▶ **TEXT SHOWN**
_ _ _ _ _ _ _

A speech synthesis LV2 instrument plugin based on formant filtering and source-filter vocal tract modeling.
Chatterbox is a monophonic speech synthesizer that generates human-like vocal sounds using:
- Source-filter model: Larynx oscillator + aspirator noise → formant cascade
- Four formants (F1-F4): Control jaw, tongue, lips, and voice quality
- Vocal modes: Nasal resonance, vibrato (sing), shout, vocal fry
- Dynamic processing: Attack/release envelope, stress control with soft clipping
- Built-in reverb: Schroeder reverb with size and level controls
- Larynx: Modified sawtooth oscillator with cubic waveshaping (0.15 coefficient)
- Aspirator: White noise generator for unvoiced sounds
- Formant Bank: Cascade of four biquad bandpass filters (F1-F4) + optional nasal formant
- Nasal: Adds 250 Hz parallel formant for nasal resonance
- Sing (Vibrato): 5.5 Hz sine LFO, ±1.5% depth
- Shout: 15% formant frequency boost + 50% increased noise
- Fry (Vocal Fry): f₀/2 subharmonic at 30% amplitude (creaky voice)

_ _ _ _ _ _ _

▶ **MATERIAL**
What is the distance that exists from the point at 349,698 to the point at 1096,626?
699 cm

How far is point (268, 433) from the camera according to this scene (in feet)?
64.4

_ _ _ _ _ _ _

▶ **TO-DO LIST**
A – In the text on the Chatterbox speech synthesizer plugin, what rate and depth does the Sing mode's vibrato use?
B – Write the next part of the text on the Chatterbox speech synthesizer plugin, following on from its last line.

▶ **OUTPUTS BY TASK**
A – A 5.5 Hz sine LFO with ±1.5% depth.

B –
- F1 (Jaw): 200-1000 Hz - Controls jaw opening
- F2 (Tongue): 500-3000 Hz - Controls tongue front/back position
- F3 (Lips): 1500-4000 Hz - Controls lip rounding
- F4 (Quality): 2500-4500 Hz - Controls voice quality/brightness
- Stress: 0.5-2.0× gain mapping with tanh soft clipping above 0.6
- Envelope: Exponential attack (0.001-1.0s) and release (0.01-3.0s)
- Reverb: Schroeder reverb with configurable room size and wet/dry mix
cd lv2/chatterbox
cmake -S . -B build
cmake --build build
cmake --install build --prefix ~/.lv2lv2ls | grep chatterbox
lv2info https://danja.github.io/flues/plugins/chatterboxLoad in any LV2-compatible host:
- Ardour: Add instrument track, select "Chatterbox"
- Carla: Add plugin → Instrument → Chatterbox
- Jalv:
jalv.gtk https://danja.github.io/flues/plugins/chatterbox
The plugin responds to:
- Note On/Off: Triggers envelope and sets pitch (overrides pitch knob during note)
- Velocity: Controls note amplitude (0-127 → 0.0-1.0)
- All Notes Off (CC 123): Panic button
Standard CCs:
- CC 1 (Mod Wheel): Stress (0-127 → 0.0-1.0)
- CC 7 (Volume): Master Gain (0-127 → 0.0-1.0)
- CC 10 (Pan): F2 - Tongue position (0-127 → 500-3000 Hz)
Sound Controllers:
- CC 71 (Resonance): F1 - Jaw opening (0-127 → 200-1000 Hz)
- CC 72 (Release): Envelope Release (0-127 → 0.0-1.0)
- CC 73 (Attack): Envelope Attack (0-127 → 0.0-1.0)
- CC 74 (Brightness): F3 - Lip rounding (0-127 → 1500-4000 Hz)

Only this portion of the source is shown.